Analysts examine risk, liquidity of USF&G's investments to gauge strength

November 11, 1990|By Tom Easton | Tom Easton,New York Bureau of The Sun

NEW YORK -- As with most large insurers, USF&G has a vast and complex investment portfolio.

The stated value of the portfolio is $11.1 billion, but whether even this sum is substantial, and liquid, enough, given the broad scope of the company's operations, was an important issue last week in the series of events that included a dramatic reduction in the company's dividend and the retirement of its chief executive.

When security analysts attempt as outsiders to assess the financial strength of an insurance company, they are typically less interested in a specific investment than in the general type of investments held by a firm, their perceived risk and their ability to be redeemed easily in the market, as well as the firm's ability to withstand losses.

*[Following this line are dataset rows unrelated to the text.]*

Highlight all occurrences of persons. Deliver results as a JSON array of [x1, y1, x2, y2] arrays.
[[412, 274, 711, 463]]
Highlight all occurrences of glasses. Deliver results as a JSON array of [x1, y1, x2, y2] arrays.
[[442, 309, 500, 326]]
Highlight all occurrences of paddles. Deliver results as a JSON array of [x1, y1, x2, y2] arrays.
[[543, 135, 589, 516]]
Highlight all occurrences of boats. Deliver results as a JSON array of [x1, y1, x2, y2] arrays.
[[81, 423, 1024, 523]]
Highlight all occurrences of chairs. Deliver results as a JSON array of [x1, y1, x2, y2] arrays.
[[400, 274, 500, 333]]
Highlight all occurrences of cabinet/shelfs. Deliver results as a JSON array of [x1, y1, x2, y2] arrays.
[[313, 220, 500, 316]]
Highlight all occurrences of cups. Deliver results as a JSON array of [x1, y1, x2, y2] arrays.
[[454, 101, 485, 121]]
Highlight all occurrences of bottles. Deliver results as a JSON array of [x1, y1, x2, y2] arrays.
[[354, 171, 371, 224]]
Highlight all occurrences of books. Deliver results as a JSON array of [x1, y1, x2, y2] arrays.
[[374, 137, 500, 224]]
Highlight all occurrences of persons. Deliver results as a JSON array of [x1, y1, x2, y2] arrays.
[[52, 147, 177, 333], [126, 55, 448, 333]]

Thus, the company notes in its third- quarter financial release that of its invested assets, 66 percent is in long-term bonds, 13 percent in stocks, 9 percent in real estate and mortgage loans, and 10 percent in various short-term holdings.

But analysts tend to focus on the ratio of risky assets to the company's equity -- in this case $1 billion in real estate, $943 million in junk bonds and $1.4 billion in stock. All of these categories are considered either risky or illiquid. Offsetting this is the company's equity of $1.6 billion.

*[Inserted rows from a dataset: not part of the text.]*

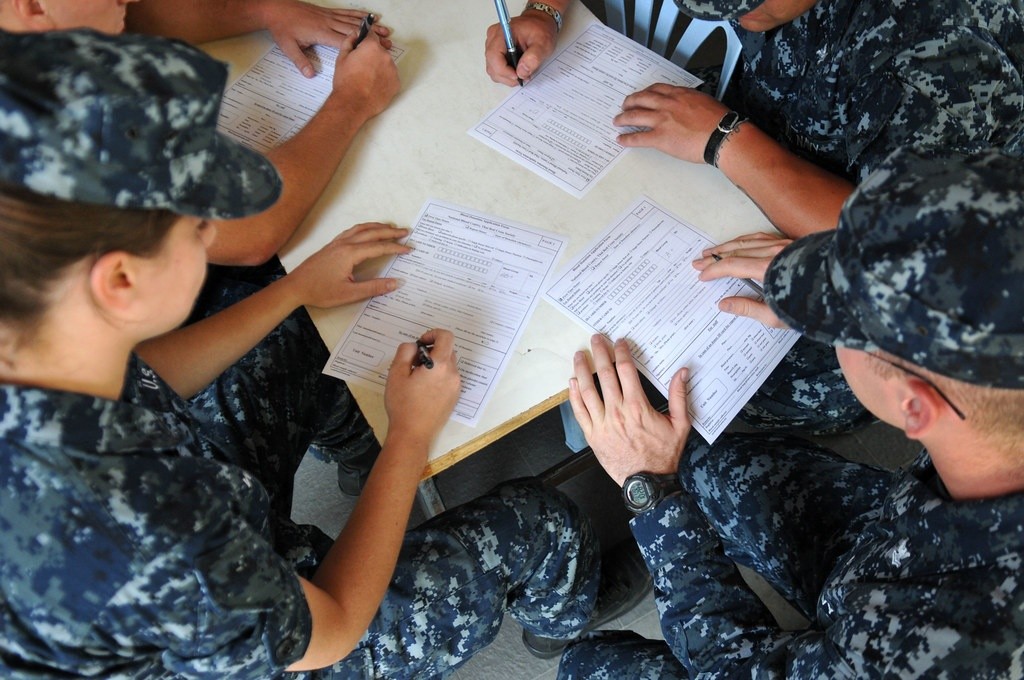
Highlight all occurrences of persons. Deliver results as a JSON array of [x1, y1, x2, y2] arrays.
[[0, 0, 403, 328], [559, 151, 1024, 680], [2, 24, 656, 676]]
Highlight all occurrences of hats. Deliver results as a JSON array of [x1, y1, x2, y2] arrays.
[[762, 151, 1024, 390], [4, 24, 282, 220]]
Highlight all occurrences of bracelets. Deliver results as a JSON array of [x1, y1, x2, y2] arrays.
[[524, 1, 563, 36], [484, 0, 1024, 243], [702, 108, 750, 167]]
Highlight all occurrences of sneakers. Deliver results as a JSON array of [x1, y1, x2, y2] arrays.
[[519, 536, 655, 660], [338, 457, 372, 498]]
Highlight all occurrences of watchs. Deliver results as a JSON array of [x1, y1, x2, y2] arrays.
[[619, 471, 682, 515]]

The company contends that is sufficient. "For the size we are," said James Flick, USF&G executive vice president and chief financial officer, "there's nothing alarming about that.

"Real estate is not as liquid as bonds, and equities will have some fluctuations," he continued, "but if we have a good asset liability matching program in place, and we do, the fact that some assets aren't as liquid as others should not be a concern. . . . There is an efficient program in place that addresses that and an asset allocation model to minimize exposure overall."

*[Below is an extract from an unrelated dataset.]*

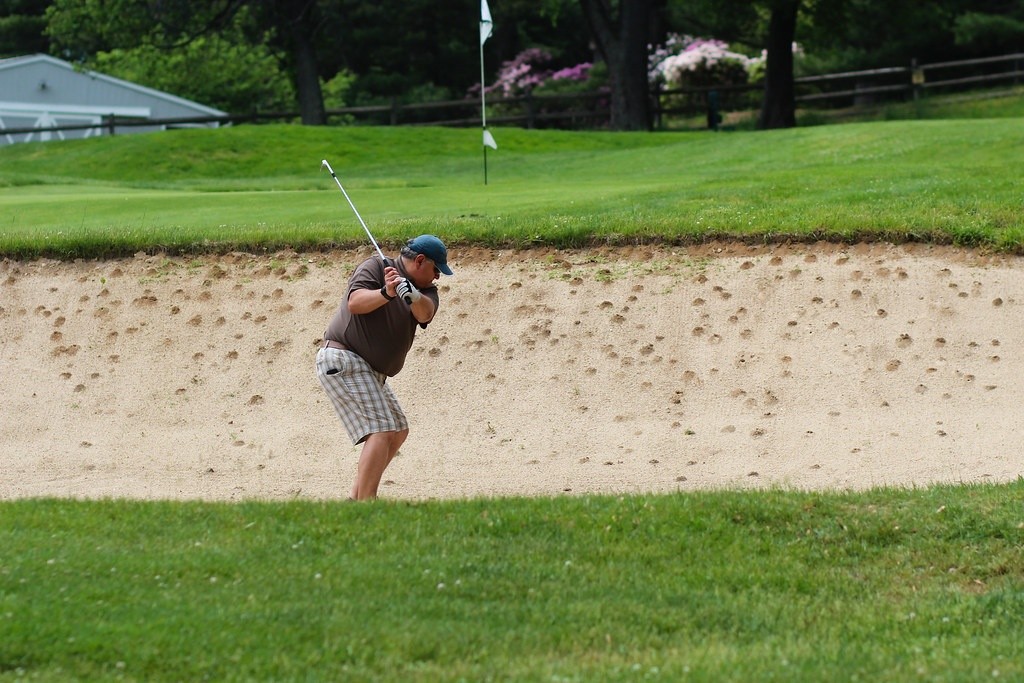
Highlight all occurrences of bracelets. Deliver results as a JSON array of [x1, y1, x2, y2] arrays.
[[381, 285, 396, 302]]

Still, some of the risk and the potential impact of even a small shift in value were evident in the third-quarter numbers. Begin with the largest category of assets -- bonds. It constitutes $7.4 billion of the holdings.

The actual market value of these securities, the company noted, was only about 96 percent of the amount on the balance sheet. That translates to about $300 million less. USF&G contends that since it will hold these securities to maturity, there is no need to assess their value by current market conditions.

The company was also hit by steep losses in its $1.44 billion stock portfolio this year. It has already reduced equity by $240 million to account for losses in shares but has yet to apply those losses to its earnings because of accounting rules.

While the $300 million shortfalls in debt and $240 million shift in the value of its stock holdings are small when compared to the $11.1 billion of all invested assets, they are large when compared to the company's $1.6 billion in equity.

The area that receives the most comment from outsiders is the company's holdings in junk bonds, or the bonds that are rated by the major credit evaluation agencies as less than investment grade.

The company says that at the end of the third quarter, the market value of its $943 million in junk was about 86 percent of the bonds' stated worth. Unlike the shares of large companies, there is no major exchange where these bonds trade and therefore assessing prices is difficult, at best.

Mr. Flick said USF&G's portfolio is evaluated monthly by an appraiser working with the independent fund manager who oversees the junk bond investments. "Admittedly the market is fairly thin on some issues, but I would think the prices would be conservatively stated at 86 percent," Mr. Flick said.

The scope of the company's holdings is only disclosed publicly once a year in a filing with the Maryland Insurance Division. At the end of 1989, USF&G held dozens of junk issues, including many that are little known, and a mixed bag of quite prominent names including American Standard, Burlington Resources, Carter Hawley Hale, Trump Castle, Harcourt Brace Jovanovich, Integrated Resources Inc., Interco, National Gypsum, Saveway Stores, Columbia Savings and Loan, Coastal Corp., Playtex, Revlon, and Coca-Cola Bottling Group.

The other major category in question is real estate. During the first nine months of 1990, USF&G added reserves to cover $18 million worth of losses in this area, just a small number PTC considering the $1 billion size of the portfolio. The company notes only 4 percent of its properties are located in the badly battered Northeast, and 10 percent in the similarly distressed Southwest. Properties are unique, and outsiders have a particularly difficult time assessing real estate claims. Other insurers, notably Travelers Corp., have had huge write-downs in the area.